The records that follow must be reproduced in full, exactly as written.

[RECORDS TO USE Boundary: Start]

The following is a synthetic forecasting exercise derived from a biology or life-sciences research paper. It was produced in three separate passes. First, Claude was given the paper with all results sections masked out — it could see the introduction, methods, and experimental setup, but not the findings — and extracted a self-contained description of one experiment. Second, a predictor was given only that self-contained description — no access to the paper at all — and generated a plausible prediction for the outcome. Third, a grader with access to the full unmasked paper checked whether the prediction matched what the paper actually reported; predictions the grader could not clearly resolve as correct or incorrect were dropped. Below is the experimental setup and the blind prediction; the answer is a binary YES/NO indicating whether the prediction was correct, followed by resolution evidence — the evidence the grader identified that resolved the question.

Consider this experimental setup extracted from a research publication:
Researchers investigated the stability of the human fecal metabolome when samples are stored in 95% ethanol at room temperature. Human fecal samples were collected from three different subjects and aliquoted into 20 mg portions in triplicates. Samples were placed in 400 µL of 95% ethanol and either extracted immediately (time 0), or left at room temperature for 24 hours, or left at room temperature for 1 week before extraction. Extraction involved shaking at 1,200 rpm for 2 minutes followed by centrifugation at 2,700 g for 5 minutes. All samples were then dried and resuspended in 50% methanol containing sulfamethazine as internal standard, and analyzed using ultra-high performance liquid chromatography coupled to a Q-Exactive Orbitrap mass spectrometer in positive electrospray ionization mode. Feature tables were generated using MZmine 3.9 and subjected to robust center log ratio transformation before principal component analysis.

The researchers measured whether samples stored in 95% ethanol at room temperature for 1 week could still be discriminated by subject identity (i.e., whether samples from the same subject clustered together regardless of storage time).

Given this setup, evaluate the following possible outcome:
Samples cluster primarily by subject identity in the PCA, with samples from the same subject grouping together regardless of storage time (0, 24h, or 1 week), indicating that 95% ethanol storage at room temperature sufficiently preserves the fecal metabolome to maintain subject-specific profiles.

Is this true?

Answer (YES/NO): YES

[RECORDS TO USE Boundary: End]

**RESULT:**
The following is a synthetic forecasting exercise derived from a biology or life-sciences research paper. It was produced in three separate passes. First, Claude was given the paper with all results sections masked out — it could see the introduction, methods, and experimental setup, but not the findings — and extracted a self-contained description of one experiment. Second, a predictor was given only that self-contained description — no access to the paper at all — and generated a plausible prediction for the outcome. Third, a grader with access to the full unmasked paper checked whether the prediction matched what the paper actually reported; predictions the grader could not clearly resolve as correct or incorrect were dropped. Below is the experimental setup and the blind prediction; the answer is a binary YES/NO indicating whether the prediction was correct, followed by resolution evidence — the evidence the grader identified that resolved the question.

Consider this experimental setup extracted from a research publication:
Researchers investigated the stability of the human fecal metabolome when samples are stored in 95% ethanol at room temperature. Human fecal samples were collected from three different subjects and aliquoted into 20 mg portions in triplicates. Samples were placed in 400 µL of 95% ethanol and either extracted immediately (time 0), or left at room temperature for 24 hours, or left at room temperature for 1 week before extraction. Extraction involved shaking at 1,200 rpm for 2 minutes followed by centrifugation at 2,700 g for 5 minutes. All samples were then dried and resuspended in 50% methanol containing sulfamethazine as internal standard, and analyzed using ultra-high performance liquid chromatography coupled to a Q-Exactive Orbitrap mass spectrometer in positive electrospray ionization mode. Feature tables were generated using MZmine 3.9 and subjected to robust center log ratio transformation before principal component analysis.

The researchers measured whether samples stored in 95% ethanol at room temperature for 1 week could still be discriminated by subject identity (i.e., whether samples from the same subject clustered together regardless of storage time).

Given this setup, evaluate the following possible outcome:
Samples cluster primarily by subject identity in the PCA, with samples from the same subject grouping together regardless of storage time (0, 24h, or 1 week), indicating that 95% ethanol storage at room temperature sufficiently preserves the fecal metabolome to maintain subject-specific profiles.

Is this true?

Answer (YES/NO): YES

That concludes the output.